The 200 homes on completion would add to the 40 homes already established there since early 2011, a few months after Monghta and its surrounding area were designated as a second sub-township of Mongton township. The other sub-township is Pongpakhem, opposite Chiangdao district, east of Wiang Haeng.
“It used to have hundreds of homes before the Kuomintang incursion in 1950,” a Shan who is now a naturalized citizen after fleeing into Thailand since. “It, together with Mongton and Pangpakhem, used to be part of the Mongpan princely state.”
It still had about 100 homes in 1994 during the late Khun Sa’s Mong Tai Army period. Armed conflict in the area had begun following declaration of Independence by Khun Sa, who used to be a militia leader under the control of the Burma Army.

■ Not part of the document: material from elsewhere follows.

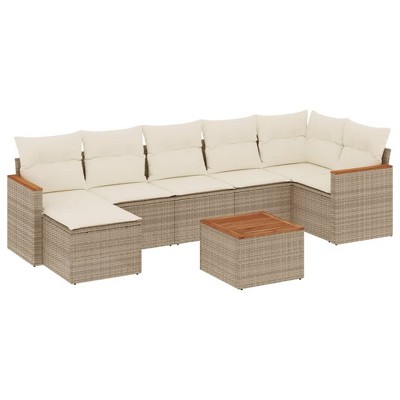 vidaXL Garden Sofa Set Beige, Cream White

“It was then that Sao Yawd Serk (then a major in the MTA and now the leader of the RCSS/SSA) became famous after his daring capture of the Burmese army stronghold at Loi Hin Kawng, near Mong Kyawd (some 25 miles east of Monghta),” the reporter remembered. “The Burma Army had to use bombers to dislodge him.”
The said battle and another one in 2002, following the MTA’s surrender, had devastated the area and by the end of 2010 when it became a sub-township there were less than 10 houses. “The Burma Army managed to bring in Lahus from Nakawngmu and Pongpakhem, with assurances that they would be allowed to grow poppies,” a local source told SHAN.
Mongton township, except for parts under the control of the United Wa State Army (UWSA), is known as a major opium producer in Shan State.
Monghta, about 25 miles north of the former border checkpoint of Lak Taeng, is also connected to Mongpan in the north, Nakawngmu in the east, Thailand’s Wiang Haeng in the south and Homong (former MTA headquarters) in the west.
“The Burmese officials told us a new bridge across the Salween at Ta Hsop Pard crossing would be constructed and completed within 3 years,” another visitor reported.
In the meantime, Chiangmai provincial officials have been pushing for the reopening of BP-1 (Boundary Pillar # 1) at Nawng Ook, connecting Chiangdao with Pongpakhem, and BP-2 (Boundary Pillar # 2, also known as Lak Taeng), connecting Monghta with Wiang Haeng.
The 12 point agreement signed between Naypyitaw and the RCSS/SSA on 19 May 2012 includes Point # 10- to establish an industrial zone in the Monghta area.